The Excellent Public Schools Act of 2021 was presented in a fanfare fashion this week by Sen. Phil Berger, Sen. Mike Lee, and Sen. Deanna Ballard.
Presented as revamped version of Read to Achieve fused with “Hooked on Phonics.” it really looks good on the surface.
But it will never help schools considering the past actions of the very people who are sponsoring it – people who can’t even pass a new budget because of political grandstanding.
Consider the distinct parts of the bill.
Professional development? Training in Teacher Prep Programs? Align to Read to Achieve? Interventions and Individual plans? Reading Camps? Bonuses? Funding? Digital Reading Initiative? Phase out Alternate Assessments? Data Collection?
Some of those are antithetical to the very priorities that Berger and his cronies have shown. Actually Berger led the charge to take away lots of professional development from schools.
“The General Assembly cut the budget line item for teacher professional development from the state budget during the recession and has never restored it. In 2008, the state budgeted $12.6 million for educator professional development. That line item has been reduced to zero. Now schools might pay for some professional development from other budget areas—like federal funding or state funding to support digital learning — or teachers can turn to grants.”
As for training those in teacher prep programs, Berger might want to remedy the factors that are leading to this:
Interventions and personalized reading programs for students?

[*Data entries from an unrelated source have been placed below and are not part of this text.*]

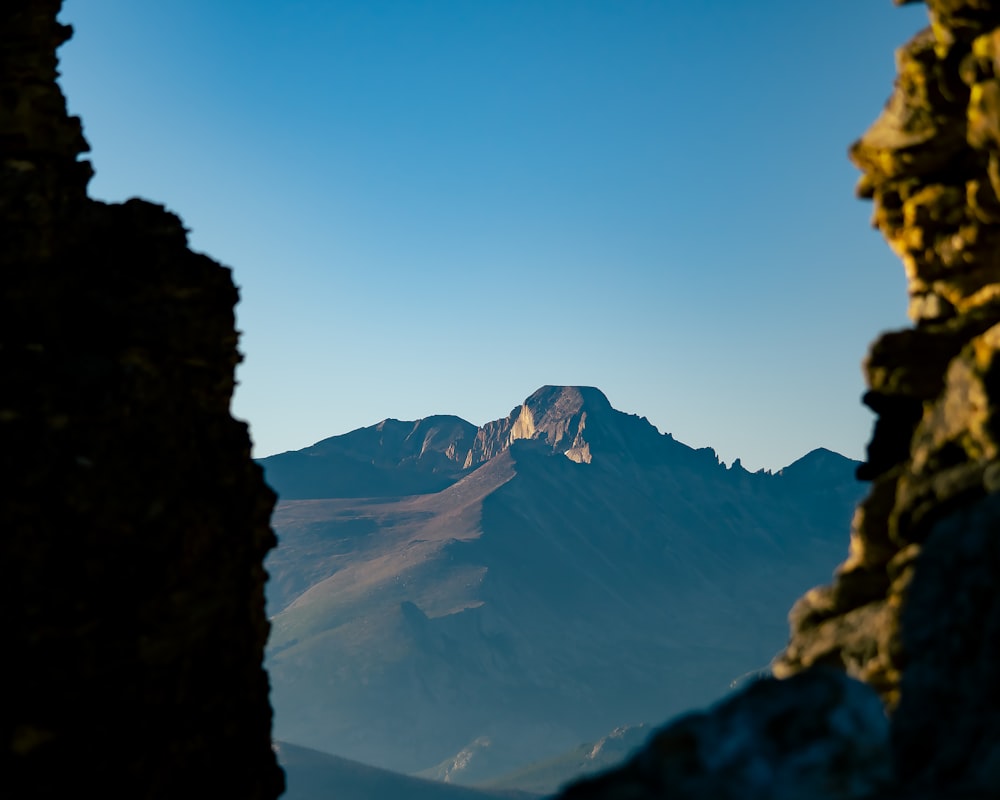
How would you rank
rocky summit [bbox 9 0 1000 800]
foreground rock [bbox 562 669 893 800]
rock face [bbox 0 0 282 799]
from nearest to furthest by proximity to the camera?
foreground rock [bbox 562 669 893 800]
rocky summit [bbox 9 0 1000 800]
rock face [bbox 0 0 282 799]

Would help if Berger would invest in actual people to help that happen like teacher assistants and reading specialists.
North Carolina has over 7400 fewer teacher assistants than it did ten years ago. When study after study published by leading education scholars preach that reaching students early in their academic lives is most crucial for success in high school and life, our General Assembly actually promoted one of the largest layoffs in state history.

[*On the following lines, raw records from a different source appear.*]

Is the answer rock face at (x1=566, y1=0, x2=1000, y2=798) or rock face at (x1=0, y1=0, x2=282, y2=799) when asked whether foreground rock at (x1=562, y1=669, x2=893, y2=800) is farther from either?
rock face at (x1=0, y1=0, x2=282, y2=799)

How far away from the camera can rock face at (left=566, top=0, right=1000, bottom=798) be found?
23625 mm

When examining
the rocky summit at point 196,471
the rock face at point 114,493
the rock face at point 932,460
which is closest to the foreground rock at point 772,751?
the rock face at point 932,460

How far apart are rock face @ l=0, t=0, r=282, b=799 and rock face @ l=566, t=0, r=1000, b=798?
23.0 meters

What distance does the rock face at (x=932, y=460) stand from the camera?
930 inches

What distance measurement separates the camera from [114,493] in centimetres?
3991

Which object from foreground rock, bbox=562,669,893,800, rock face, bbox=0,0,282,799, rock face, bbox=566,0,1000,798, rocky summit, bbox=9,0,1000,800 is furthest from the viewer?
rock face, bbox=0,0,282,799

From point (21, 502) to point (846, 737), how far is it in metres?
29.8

Also consider that years ago many elementary schools would have their own reading specialists, professionals who could work with students and with teachers. They were a valuable resource to help plan, reflect, and coach teachers and staff. They were current on techniques and resources. Now it is hard to even find one who is totally committed to a single school. Currently, it seems that people who qualify as reading specialists are centrally placed having to travel to many schools.

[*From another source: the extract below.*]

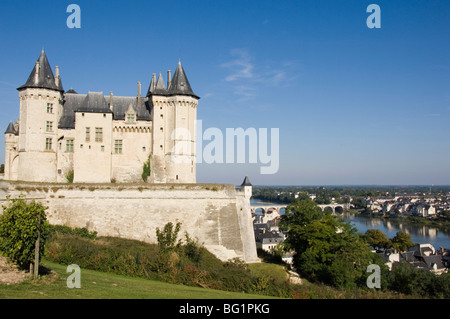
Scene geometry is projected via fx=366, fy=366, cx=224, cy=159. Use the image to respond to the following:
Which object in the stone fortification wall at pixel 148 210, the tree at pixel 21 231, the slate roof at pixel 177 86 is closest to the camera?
the tree at pixel 21 231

Reading camps? That takes money and investment. Berger has a record that shows he will not fund those types of initiatives.
Bonuses? Bonus pay does not work. It’s like merit pay. There is really no evidence that it helps public schools. Remember the ABC’s from the late 1990’s and the early 2000’s? Yep, I do too. So should Sen. Berger. It’s like academic blood money.
Data Collection? SAS and EVAAS already have shown us what “data collecting” does.
And phasing out alternate assessments? You mean the state is going to create more standardized assessments?
And don’t forget that this is all tied to Read to Achieve – one of the biggest failures in Berger’s tenure.
From an October 2018 Charlotte Observer report:
The General Assembly passed Read to Achieve legislation in 2012. It was modeled on literacy efforts in other states, including the “Just Read, Florida!” program created by Gov. Jeb Bush in 2001. The goal in North Carolina was to end “social promotion” by keeping students in third grade until they could read at grade level and providing extra support to help them get there.
But in the years that followed the percent of North Carolina third- and fourth-graders graders passing state reading exams stayed flat or declined. National reading exams showed equally discouraging results.
Political grandstanding. That’s all this is.